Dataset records

===

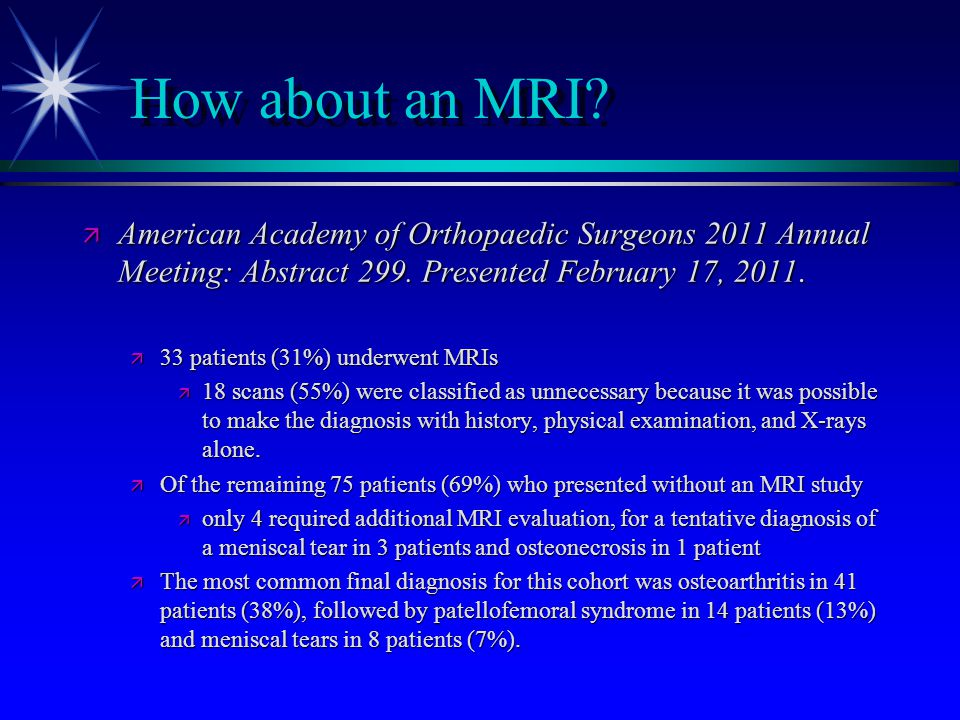 How about an MRI American Academy of Orthopaedic Surgeons 2011 Annual Meeting: Abstract 299. Presented February 17, 2011.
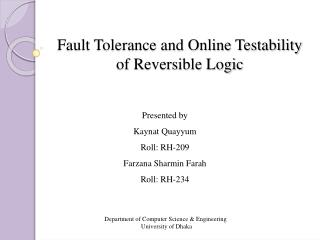 Fault Tolerance and Online Testability of Reversible Logic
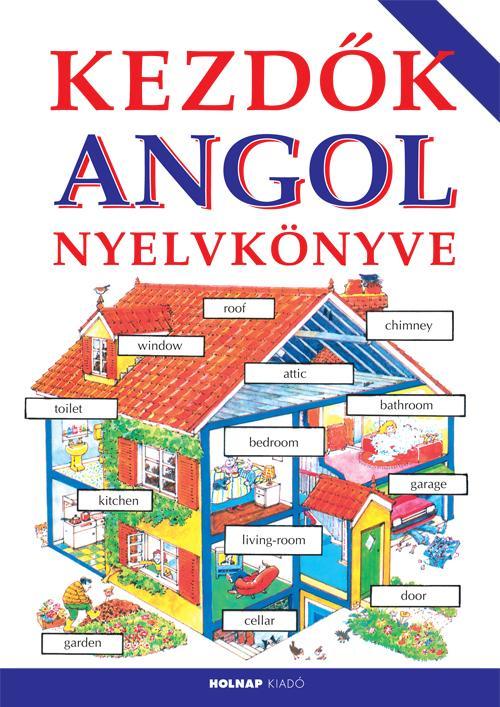 KEZDÕK ANGOL NYELVKÖNYVE (2014)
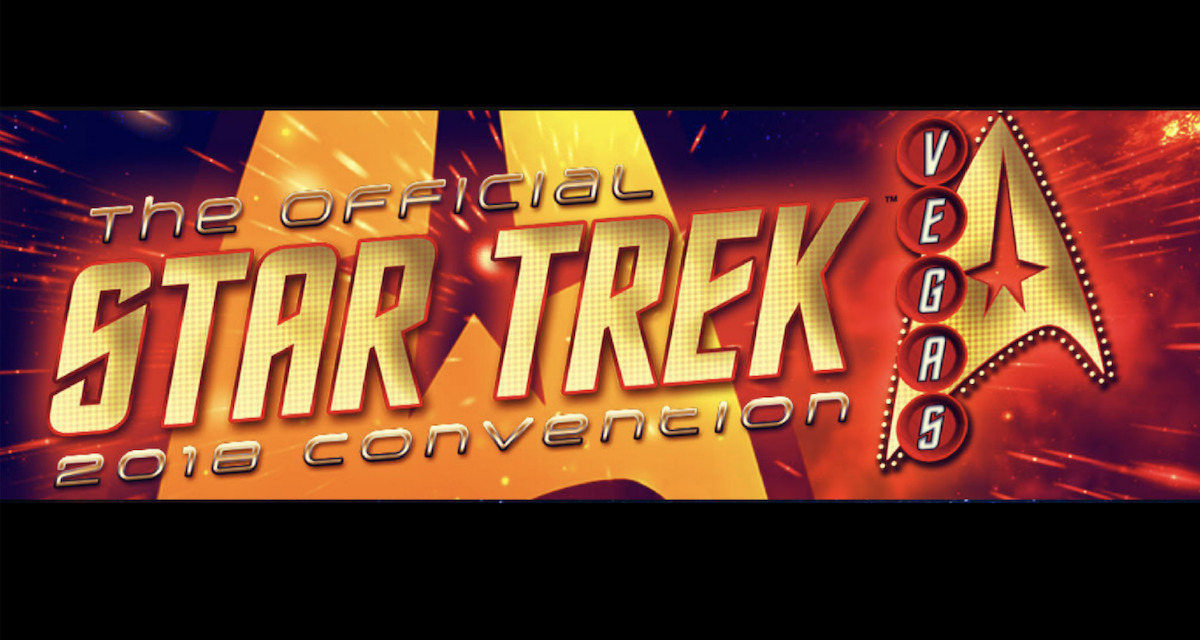 The Official STAR TREK Convention Beams Back to  Las Vegas August 1 – 5, 2018 with Over 120 Stars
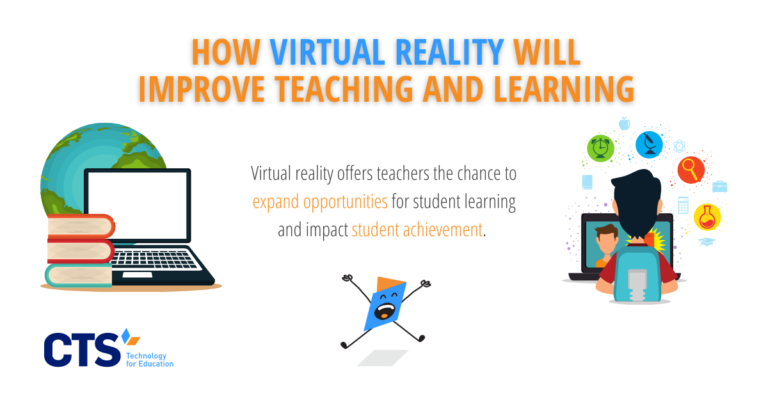 How Virtual Reality Will Improve Teaching and Learning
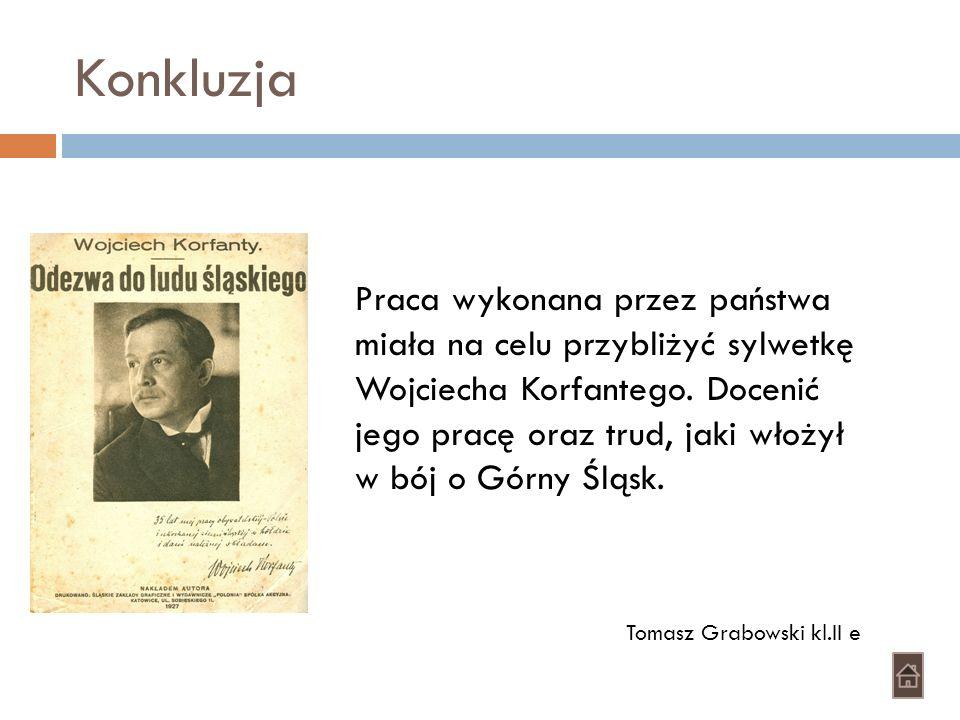 Konkluzja Praca wykonana przez państwa miała na celu przybliżyć sylwetkę Wojciecha Korfantego. Docenić jego pracę oraz trud, jaki włożył w bój o Górny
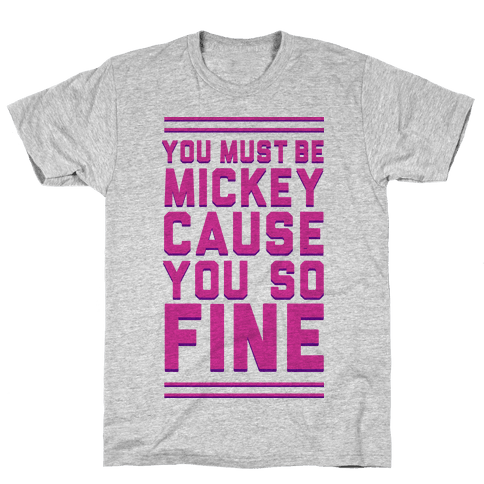 Must Be Mickey Mens T-Shirt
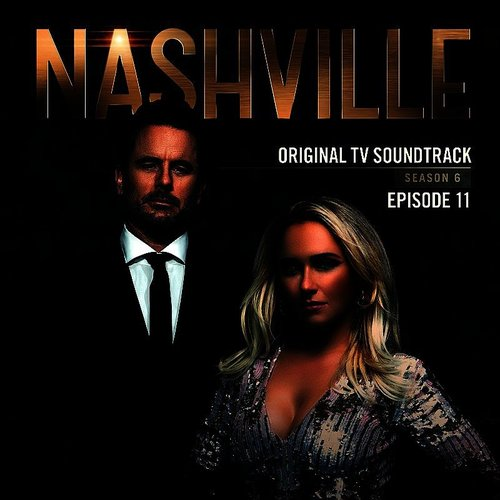 Nashvile [TV Series] - Nashville, Season 6: Episode 11 (Music From The Original Tv Series)
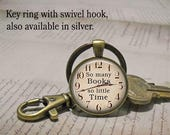 So Many Books So Little Time key chain, book necklace, book key ring book lover gift, librarian gift book pendant book club gift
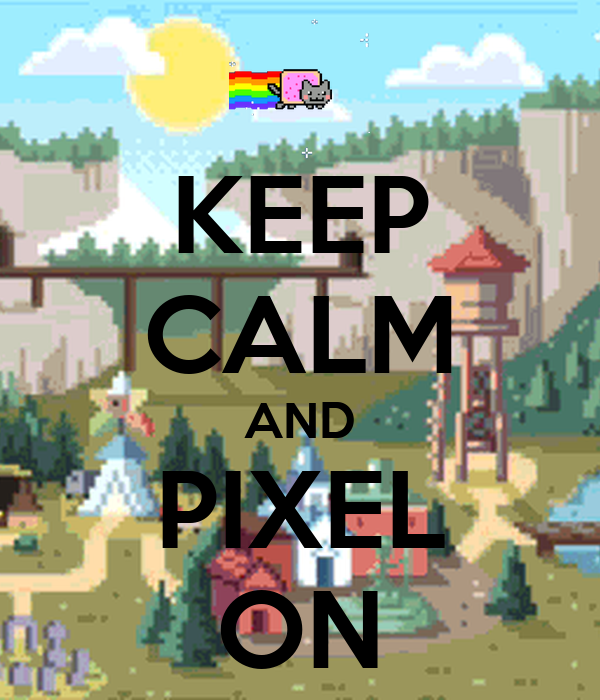 KEEP CALM AND PIXEL ON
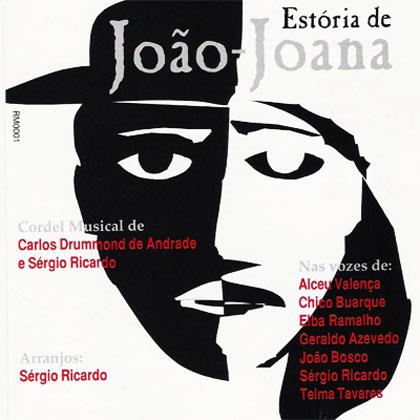 Estória de João-Joana (Criação Coletiva)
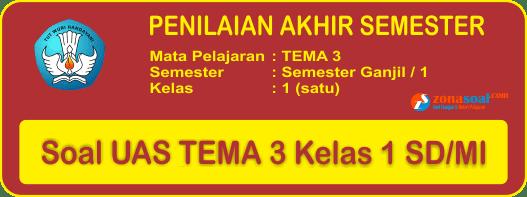 35 Soal UAS Tema 3 Semester 1 Kelas 1 Terbaru dan Kunci Jawaban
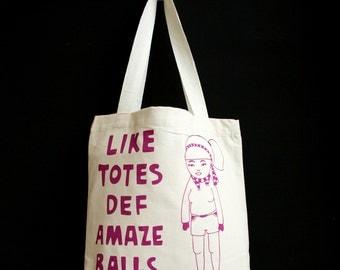 Tote Bag - Like Totes Def Amaze Balls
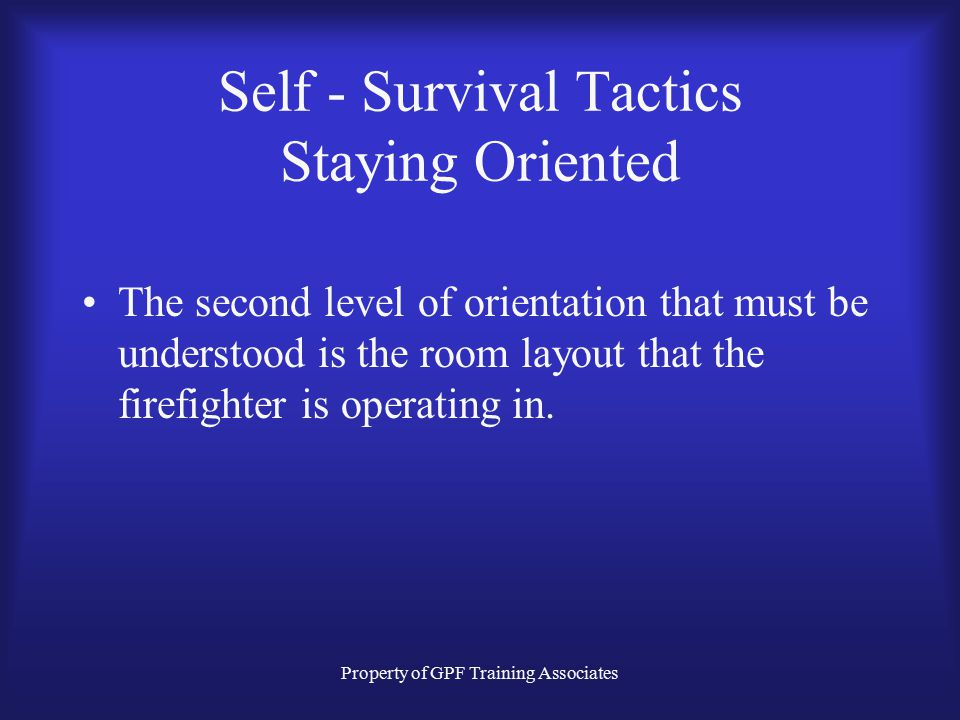 Property of GPF Training Associates Self - Survival Tactics Staying Oriented The second level of orientation that must be understood is the room layout that the firefighter is operating in.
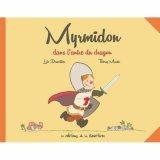 vignette de 'Myrmidon dans l'antre du dragon (Loïc Dauvillier)'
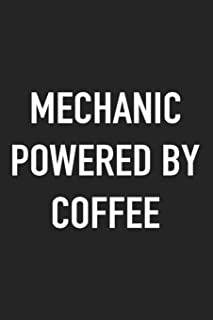 Mechanic Powered By Coffee: A 6x9 Inch Matte Softcover Journal Notebook With 120 Blank Lined Pages And A Funny Caffeine Loving Cover Slogan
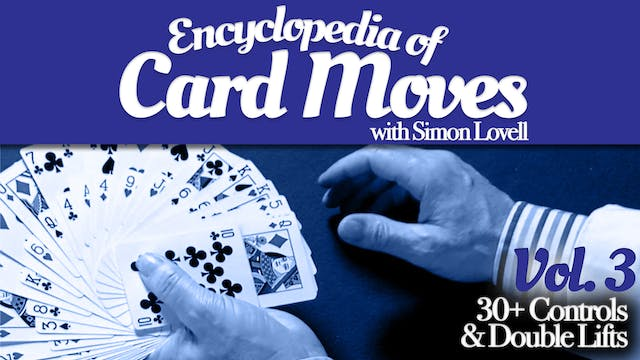 Encyclopedia of Card Moves Volume 3: Controls & Double Lifts Instant Download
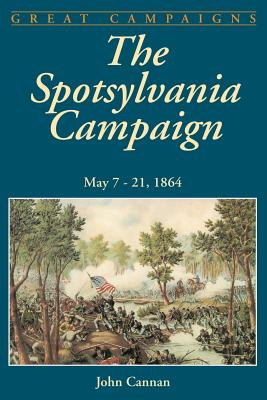 The Spotsylvania Campaign: May 7-21, 1864 - Cannan, John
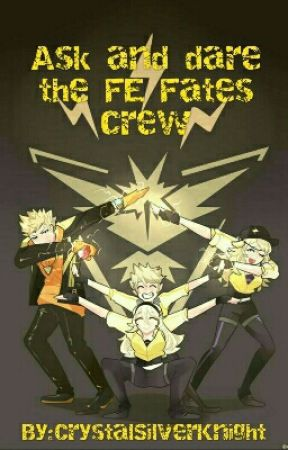Ask and dare the FE Fates crew by CrystalSilverKnight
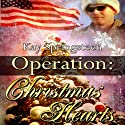 Operation: Christmas Hearts (       UNABRIDGED) by Kay Springsteen Narrated by Julia Farhat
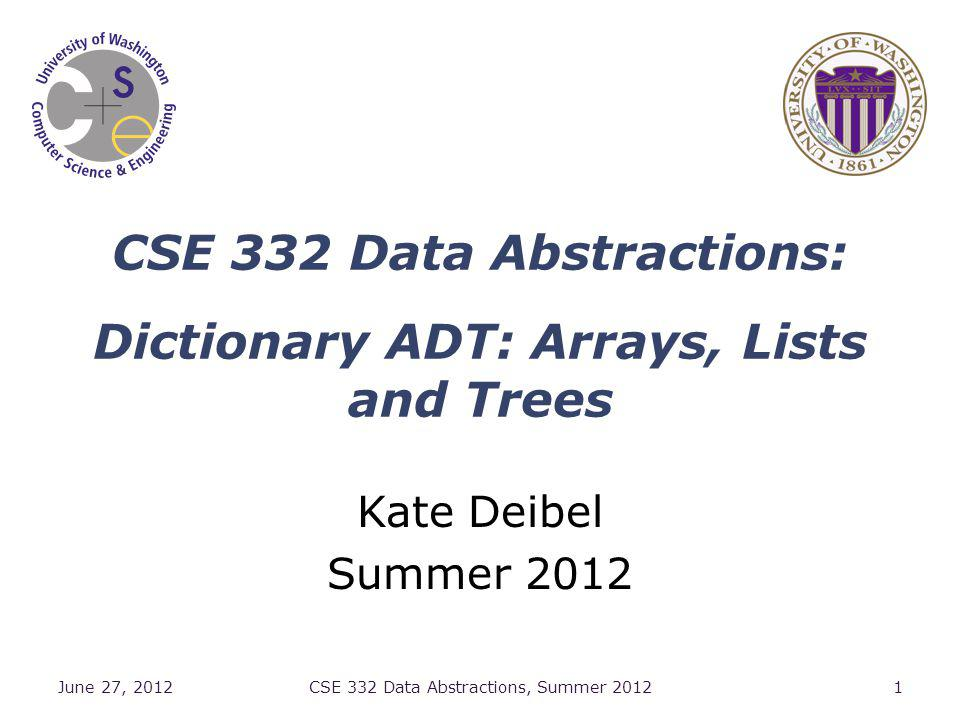 CSE 332 Data Abstractions: Dictionary ADT: Arrays, Lists and Trees Kate Deibel Summer 2012 June 27, 2012CSE 332 Data Abstractions, Summer 20121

===

### Task requirements
Your answer must be the records above, word for word, with every picture left out.

### Solution to the problem
 How about an MRI American Academy of Orthopaedic Surgeons 2011 Annual Meeting: Abstract 299. Presented February 17, 2011.
 Fault Tolerance and Online Testability of Reversible Logic
 KEZDÕK ANGOL NYELVKÖNYVE (2014)
 The Official STAR TREK Convention Beams Back to  Las Vegas August 1 – 5, 2018 with Over 120 Stars
 How Virtual Reality Will Improve Teaching and Learning
 Konkluzja Praca wykonana przez państwa miała na celu przybliżyć sylwetkę Wojciecha Korfantego. Docenić jego pracę oraz trud, jaki włożył w bój o Górny
 Must Be Mickey Mens T-Shirt
 Nashvile [TV Series] - Nashville, Season 6: Episode 11 (Music From The Original Tv Series)
 So Many Books So Little Time key chain, book necklace, book key ring book lover gift, librarian gift book pendant book club gift
 KEEP CALM AND PIXEL ON
 Estória de João-Joana (Criação Coletiva)
 35 Soal UAS Tema 3 Semester 1 Kelas 1 Terbaru dan Kunci Jawaban
 Tote Bag - Like Totes Def Amaze Balls
 Property of GPF Training Associates Self - Survival Tactics Staying Oriented The second level of orientation that must be understood is the room layout that the firefighter is operating in.
 vignette de 'Myrmidon dans l'antre du dragon (Loïc Dauvillier)'
 Mechanic Powered By Coffee: A 6x9 Inch Matte Softcover Journal Notebook With 120 Blank Lined Pages And A Funny Caffeine Loving Cover Slogan
 Encyclopedia of Card Moves Volume 3: Controls & Double Lifts Instant Download
 The Spotsylvania Campaign: May 7-21, 1864 - Cannan, John
Ask and dare the FE Fates crew by CrystalSilverKnight
 Operation: Christmas Hearts (       UNABRIDGED) by Kay Springsteen Narrated by Julia Farhat
 CSE 332 Data Abstractions: Dictionary ADT: Arrays, Lists and Trees Kate Deibel Summer 2012 June 27, 2012CSE 332 Data Abstractions, Summer 20121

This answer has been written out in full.